Prohibited Patterns (Zero-Tolerance)
Forbidden words in code/tests/comments:
simulate, mock, fake, pretend, placeholder, stub, dummy, sleep (in tests), todo
Forbidden patterns:
interface{} or any when a specific type works
init() functions (surprising side effects; wire dependencies explicitly)
- Global mutable state (package-level
var that gets mutated)
panic() for expected error conditions
- Naked returns in functions longer than a few lines
- Underscore discarding errors:
result, _ := something()
time.Sleep in tests for synchronization
Consequences:
- Any appearance of the above indicates failure of the task.
What to do instead:
- If a dependency is missing or a system is unavailable, stop and report a blocker with exact requirements to proceed.
Architecture Heuristics
Separation of concerns
- Business rules are thin adapters over generic utilities in
pkg/.
- Cluster by domain (
pkg/text/, pkg/net/, pkg/io/, pkg/llm/).
Stateless first
- Prefer pure functions that take parameters and return values.
- When state is needed, use structs with unexported fields and constructor functions.
File and function size signals
- If a file exceeds ~200-300 lines or a function exceeds ~25 lines, refactor.
- A function with a loop should primarily loop and call a named helper.
- A multi-step function should delegate each step to named helpers.
Interfaces at the consumer
- Define interfaces where they are used, not where they are implemented.
- Keep interfaces small: 1-2 methods. Go interfaces are satisfied implicitly.
- Accept interfaces, return concrete types.

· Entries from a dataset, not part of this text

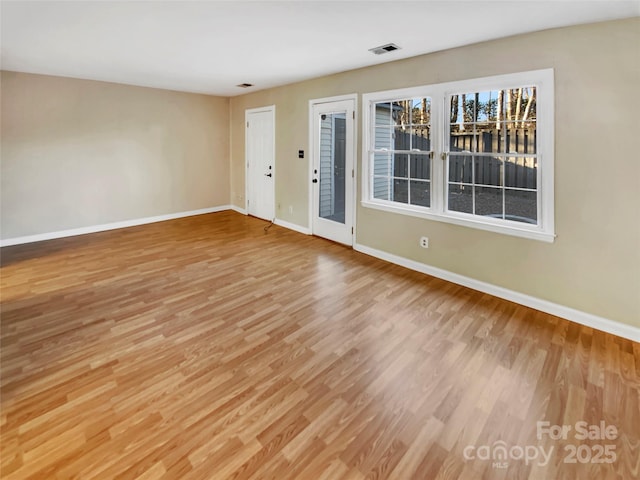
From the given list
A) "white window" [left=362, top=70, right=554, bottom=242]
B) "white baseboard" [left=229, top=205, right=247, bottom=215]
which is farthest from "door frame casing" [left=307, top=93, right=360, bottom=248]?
"white baseboard" [left=229, top=205, right=247, bottom=215]

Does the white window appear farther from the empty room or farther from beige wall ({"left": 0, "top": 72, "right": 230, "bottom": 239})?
beige wall ({"left": 0, "top": 72, "right": 230, "bottom": 239})

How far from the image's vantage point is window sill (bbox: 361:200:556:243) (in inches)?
123

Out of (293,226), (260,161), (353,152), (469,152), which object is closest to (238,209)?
(260,161)

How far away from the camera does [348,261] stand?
4.43 meters

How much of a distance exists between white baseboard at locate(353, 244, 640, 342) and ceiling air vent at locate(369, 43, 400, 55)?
2356mm

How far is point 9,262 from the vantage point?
430 centimetres

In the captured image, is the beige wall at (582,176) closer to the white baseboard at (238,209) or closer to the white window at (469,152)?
the white window at (469,152)

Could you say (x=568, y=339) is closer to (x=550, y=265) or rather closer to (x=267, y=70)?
(x=550, y=265)

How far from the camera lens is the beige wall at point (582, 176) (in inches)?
104

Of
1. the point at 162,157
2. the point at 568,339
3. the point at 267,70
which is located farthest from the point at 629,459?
the point at 162,157

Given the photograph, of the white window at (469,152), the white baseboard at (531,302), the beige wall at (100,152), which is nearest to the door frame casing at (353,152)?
the white window at (469,152)

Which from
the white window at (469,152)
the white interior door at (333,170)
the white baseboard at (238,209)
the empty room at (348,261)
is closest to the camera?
the empty room at (348,261)

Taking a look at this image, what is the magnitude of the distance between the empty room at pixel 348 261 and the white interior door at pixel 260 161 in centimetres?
74

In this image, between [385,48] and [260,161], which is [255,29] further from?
[260,161]
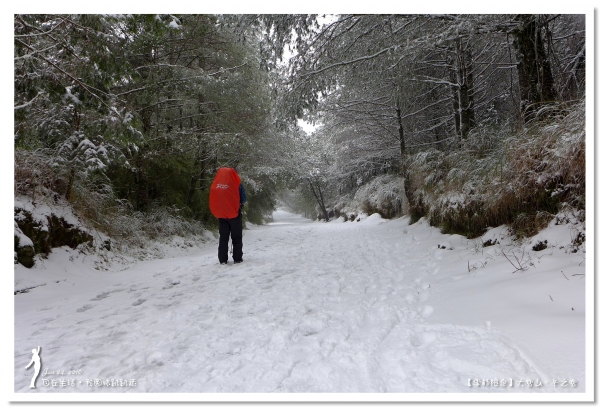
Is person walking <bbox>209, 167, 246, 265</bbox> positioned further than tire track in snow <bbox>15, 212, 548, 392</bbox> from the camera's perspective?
Yes

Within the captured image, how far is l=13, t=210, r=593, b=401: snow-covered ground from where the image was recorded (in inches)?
64.2

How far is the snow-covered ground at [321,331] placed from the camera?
64.2 inches

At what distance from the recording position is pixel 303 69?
18.6 feet

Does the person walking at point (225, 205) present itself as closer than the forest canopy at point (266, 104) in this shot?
No

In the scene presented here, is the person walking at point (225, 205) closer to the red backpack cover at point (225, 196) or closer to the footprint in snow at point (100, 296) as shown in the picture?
the red backpack cover at point (225, 196)

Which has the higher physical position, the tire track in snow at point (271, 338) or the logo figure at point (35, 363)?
the logo figure at point (35, 363)

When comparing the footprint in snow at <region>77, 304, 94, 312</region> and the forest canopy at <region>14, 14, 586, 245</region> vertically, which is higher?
the forest canopy at <region>14, 14, 586, 245</region>

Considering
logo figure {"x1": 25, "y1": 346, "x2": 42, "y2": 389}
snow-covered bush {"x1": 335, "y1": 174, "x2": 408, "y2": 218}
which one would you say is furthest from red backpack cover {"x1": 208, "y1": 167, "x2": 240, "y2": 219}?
snow-covered bush {"x1": 335, "y1": 174, "x2": 408, "y2": 218}

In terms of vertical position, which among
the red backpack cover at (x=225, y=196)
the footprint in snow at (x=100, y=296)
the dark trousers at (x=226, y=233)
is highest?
the red backpack cover at (x=225, y=196)

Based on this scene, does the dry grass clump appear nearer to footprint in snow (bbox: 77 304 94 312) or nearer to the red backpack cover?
the red backpack cover

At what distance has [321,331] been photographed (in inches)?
91.0

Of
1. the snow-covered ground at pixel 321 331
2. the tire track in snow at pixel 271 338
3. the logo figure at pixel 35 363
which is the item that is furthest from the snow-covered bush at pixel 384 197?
the logo figure at pixel 35 363

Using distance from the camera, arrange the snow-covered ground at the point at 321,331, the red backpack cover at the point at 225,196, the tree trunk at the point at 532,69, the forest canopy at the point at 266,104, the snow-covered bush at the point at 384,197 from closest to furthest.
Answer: the snow-covered ground at the point at 321,331, the forest canopy at the point at 266,104, the tree trunk at the point at 532,69, the red backpack cover at the point at 225,196, the snow-covered bush at the point at 384,197
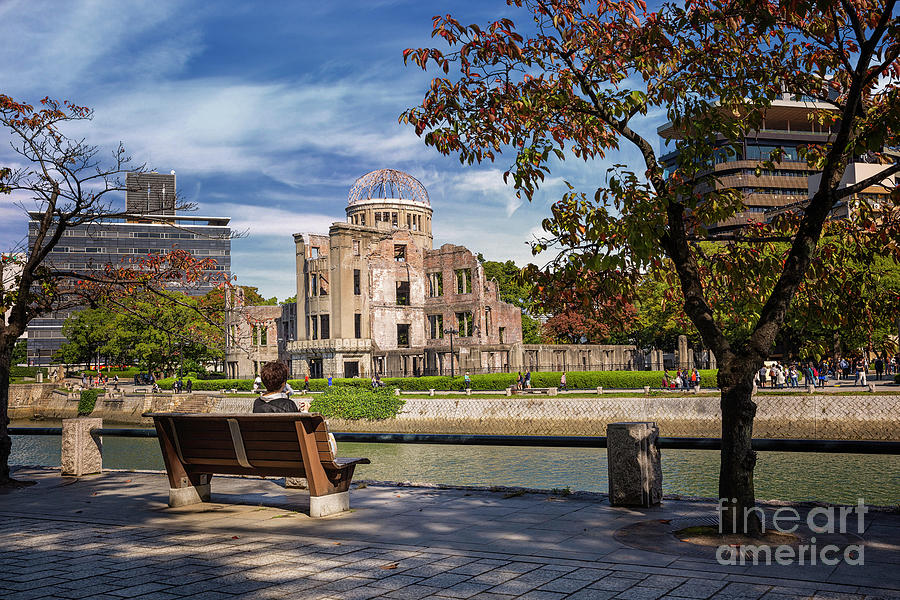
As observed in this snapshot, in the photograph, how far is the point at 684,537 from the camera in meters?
6.00

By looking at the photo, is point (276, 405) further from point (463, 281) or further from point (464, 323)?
point (463, 281)

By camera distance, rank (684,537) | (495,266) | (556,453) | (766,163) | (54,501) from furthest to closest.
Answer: (495,266), (556,453), (54,501), (766,163), (684,537)

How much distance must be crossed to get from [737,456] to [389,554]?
2871 millimetres

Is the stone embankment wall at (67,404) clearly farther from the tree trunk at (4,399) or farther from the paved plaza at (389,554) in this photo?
the paved plaza at (389,554)

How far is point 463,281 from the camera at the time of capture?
64.1 metres

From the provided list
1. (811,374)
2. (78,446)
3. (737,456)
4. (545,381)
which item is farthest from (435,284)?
(737,456)

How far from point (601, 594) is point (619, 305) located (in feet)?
11.7

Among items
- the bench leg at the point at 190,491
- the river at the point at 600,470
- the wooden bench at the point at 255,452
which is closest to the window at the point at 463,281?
the river at the point at 600,470

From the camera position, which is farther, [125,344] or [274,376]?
[125,344]

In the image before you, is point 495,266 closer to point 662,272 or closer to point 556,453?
point 556,453

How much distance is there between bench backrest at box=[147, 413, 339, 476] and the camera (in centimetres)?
721

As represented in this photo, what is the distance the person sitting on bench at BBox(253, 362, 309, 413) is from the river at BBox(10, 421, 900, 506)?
10.3 meters

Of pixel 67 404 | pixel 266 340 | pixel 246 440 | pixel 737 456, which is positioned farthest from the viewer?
pixel 266 340

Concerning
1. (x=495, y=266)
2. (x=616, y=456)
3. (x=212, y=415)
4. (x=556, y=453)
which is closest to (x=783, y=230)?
(x=616, y=456)
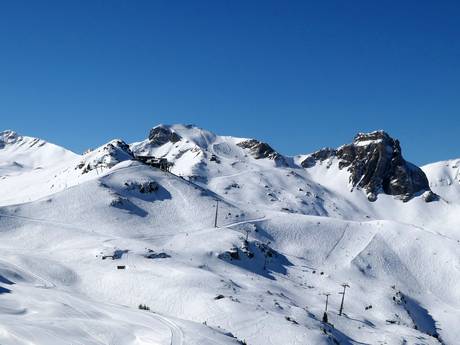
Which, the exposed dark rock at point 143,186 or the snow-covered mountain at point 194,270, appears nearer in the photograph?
the snow-covered mountain at point 194,270

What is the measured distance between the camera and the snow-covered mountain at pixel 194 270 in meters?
32.7

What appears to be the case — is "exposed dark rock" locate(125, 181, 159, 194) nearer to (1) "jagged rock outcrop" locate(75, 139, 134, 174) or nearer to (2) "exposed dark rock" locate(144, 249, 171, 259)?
(1) "jagged rock outcrop" locate(75, 139, 134, 174)

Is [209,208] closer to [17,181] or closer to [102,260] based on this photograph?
[102,260]

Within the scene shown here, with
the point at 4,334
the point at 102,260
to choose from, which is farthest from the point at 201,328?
the point at 102,260

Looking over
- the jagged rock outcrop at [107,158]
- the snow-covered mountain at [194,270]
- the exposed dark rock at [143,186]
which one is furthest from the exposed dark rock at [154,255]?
the jagged rock outcrop at [107,158]

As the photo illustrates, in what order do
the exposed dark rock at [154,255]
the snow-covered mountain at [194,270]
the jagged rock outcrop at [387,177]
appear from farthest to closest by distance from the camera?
the jagged rock outcrop at [387,177] < the exposed dark rock at [154,255] < the snow-covered mountain at [194,270]

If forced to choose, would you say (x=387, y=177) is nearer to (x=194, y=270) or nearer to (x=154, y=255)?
(x=154, y=255)

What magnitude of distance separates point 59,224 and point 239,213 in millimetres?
37751

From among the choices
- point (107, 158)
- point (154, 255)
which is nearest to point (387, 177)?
point (107, 158)

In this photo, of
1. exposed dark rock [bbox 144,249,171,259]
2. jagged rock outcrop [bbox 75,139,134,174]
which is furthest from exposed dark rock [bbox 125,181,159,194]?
exposed dark rock [bbox 144,249,171,259]

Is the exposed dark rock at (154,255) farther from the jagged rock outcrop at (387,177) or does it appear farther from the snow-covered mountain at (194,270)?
the jagged rock outcrop at (387,177)

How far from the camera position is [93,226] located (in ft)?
275

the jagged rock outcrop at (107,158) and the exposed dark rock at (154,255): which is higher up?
the jagged rock outcrop at (107,158)

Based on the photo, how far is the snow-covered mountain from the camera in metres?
32.7
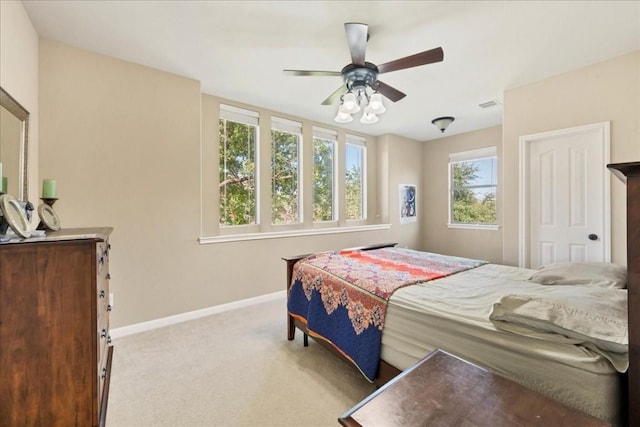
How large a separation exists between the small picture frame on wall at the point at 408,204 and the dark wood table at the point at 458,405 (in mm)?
4643

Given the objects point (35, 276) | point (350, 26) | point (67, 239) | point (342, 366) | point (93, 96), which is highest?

See ARCH_RULES.md for complete architecture standards.
Development Workflow
For each file change:
- Write or modify code following the standards above
- Run formatter:
gofmt -w . (from src/)
- Run vet:
go vet ./pkg/text/
- Run tests for that specific package:
go test ./pkg/text/ -run TestTruncate -count=1 -v
- Fix any issues and repeat steps 2-4
At task completion:
- Run
./run check (full quality gate suite)
- Ensure all tests pass
- Ensure no warnings, vet issues, or lint errors
- Ensure
gofmt produces no changes
- Only then commit
Key Principles:
- Verify success through real, individual tests for the package being worked on
- Write test output to
output/testing/
- Clean the repository and re-run checks until zero errors
./run check must be green before any commit
If debugging a runtime issue or library quirk, read GOTCHAS.md — covers Gio, chromedp, SQL, CGO, testing, and more.
IF YOU VIOLATE THESE RULES, YOU WILL FAIL.